[SUPPLIED TEXT]
____

On Tue, 5 Sep 2000, Paul Lindner wrote:
> On Tue, Sep 05, 2000 at 10:23:45AM +0100, Matt Sergeant wrote:
> > On Tue, 5 Sep 2000, Paul Lindner wrote:
> >
> > > Anyway, here's what's in my global.asa to take care of this character
> > > set conversion mess.. Full details available to those that are
> > > interested..
> >
> > [snip]
> >
> > Yikes, you redhat guys really need to look at AxKit:
>
> We have.
>
> > # in .htaccess
> > AxOutputCharset ISO-8859-1
> >
> > And thats it. :-)
> >
>
> But that doesn't provide me dynamic switching between character sets
> based on user preferences. Based on HTTP_ACCEPT_CHARSET we can choose
> to use iso-8859-1 or utf8, plus we need to force Japanese to use
> x-euc-jp on certain platforms, sjis on others.

____

[DATA FOR THE TASK]
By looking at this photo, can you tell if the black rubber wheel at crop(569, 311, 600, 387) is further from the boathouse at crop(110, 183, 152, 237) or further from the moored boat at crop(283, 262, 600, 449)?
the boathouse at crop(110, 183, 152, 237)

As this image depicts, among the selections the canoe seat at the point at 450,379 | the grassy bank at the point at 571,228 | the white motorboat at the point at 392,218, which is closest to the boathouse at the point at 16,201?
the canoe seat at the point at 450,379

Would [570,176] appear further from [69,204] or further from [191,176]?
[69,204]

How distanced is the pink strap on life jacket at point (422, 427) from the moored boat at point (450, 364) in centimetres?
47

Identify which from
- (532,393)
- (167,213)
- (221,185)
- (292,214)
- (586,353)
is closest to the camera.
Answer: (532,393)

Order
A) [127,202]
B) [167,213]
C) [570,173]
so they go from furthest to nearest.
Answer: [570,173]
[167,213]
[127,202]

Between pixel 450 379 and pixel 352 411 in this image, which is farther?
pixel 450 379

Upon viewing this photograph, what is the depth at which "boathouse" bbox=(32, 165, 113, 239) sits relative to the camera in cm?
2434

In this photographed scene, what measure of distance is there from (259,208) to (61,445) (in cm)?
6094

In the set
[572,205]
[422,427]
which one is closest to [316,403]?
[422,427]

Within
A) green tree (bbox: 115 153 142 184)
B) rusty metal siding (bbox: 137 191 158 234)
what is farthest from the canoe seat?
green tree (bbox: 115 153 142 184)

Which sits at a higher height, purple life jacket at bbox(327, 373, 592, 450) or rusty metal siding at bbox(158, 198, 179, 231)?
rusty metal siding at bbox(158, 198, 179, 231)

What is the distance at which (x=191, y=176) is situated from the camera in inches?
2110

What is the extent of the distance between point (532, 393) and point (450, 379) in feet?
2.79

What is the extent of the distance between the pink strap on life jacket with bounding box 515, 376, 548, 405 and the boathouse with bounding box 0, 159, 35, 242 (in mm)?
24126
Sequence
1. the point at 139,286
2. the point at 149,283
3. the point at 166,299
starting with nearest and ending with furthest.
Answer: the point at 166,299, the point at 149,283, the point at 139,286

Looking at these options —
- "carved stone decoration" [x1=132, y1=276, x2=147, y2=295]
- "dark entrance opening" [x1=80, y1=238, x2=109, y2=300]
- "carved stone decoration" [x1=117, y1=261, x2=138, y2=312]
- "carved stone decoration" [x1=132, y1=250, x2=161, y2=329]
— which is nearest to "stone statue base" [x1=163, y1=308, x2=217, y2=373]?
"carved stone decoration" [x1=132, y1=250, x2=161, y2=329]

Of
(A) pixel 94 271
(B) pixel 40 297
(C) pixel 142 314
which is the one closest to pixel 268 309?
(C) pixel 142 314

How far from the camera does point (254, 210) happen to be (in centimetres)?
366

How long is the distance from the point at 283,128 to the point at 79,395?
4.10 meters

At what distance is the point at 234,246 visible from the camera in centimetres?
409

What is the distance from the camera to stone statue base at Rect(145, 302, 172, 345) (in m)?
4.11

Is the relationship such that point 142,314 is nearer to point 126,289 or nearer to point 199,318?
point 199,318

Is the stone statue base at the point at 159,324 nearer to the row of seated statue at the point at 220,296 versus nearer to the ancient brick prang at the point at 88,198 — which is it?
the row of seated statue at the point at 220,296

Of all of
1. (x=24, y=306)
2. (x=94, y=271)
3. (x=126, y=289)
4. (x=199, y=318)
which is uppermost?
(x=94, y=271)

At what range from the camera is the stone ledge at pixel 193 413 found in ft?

____

[SHORT PROBLEM 1]
Reproduce the entire email exchange about character set conversion, without changing any character.
[SHORT PROBLEM 2]
List every line of the records that contains the string "metal", treating uppercase and lowercase as different.

[CORRECT OUTPUT 1]
On Tue, 5 Sep 2000, Paul Lindner wrote:
> On Tue, Sep 05, 2000 at 10:23:45AM +0100, Matt Sergeant wrote:
> > On Tue, 5 Sep 2000, Paul Lindner wrote:
> >
> > > Anyway, here's what's in my global.asa to take care of this character
> > > set conversion mess.. Full details available to those that are
> > > interested..
> >
> > [snip]
> >
> > Yikes, you redhat guys really need to look at AxKit:
>
> We have.
>
> > # in .htaccess
> > AxOutputCharset ISO-8859-1
> >
> > And thats it. :-)
> >
>
> But that doesn't provide me dynamic switching between character sets
> based on user preferences. Based on HTTP_ACCEPT_CHARSET we can choose
> to use iso-8859-1 or utf8, plus we need to force Japanese to use
> x-euc-jp on certain platforms, sjis on others.

[CORRECT OUTPUT 2]
B) rusty metal siding (bbox: 137 191 158 234)
Which sits at a higher height, purple life jacket at bbox(327, 373, 592, 450) or rusty metal siding at bbox(158, 198, 179, 231)?
rusty metal siding at bbox(158, 198, 179, 231)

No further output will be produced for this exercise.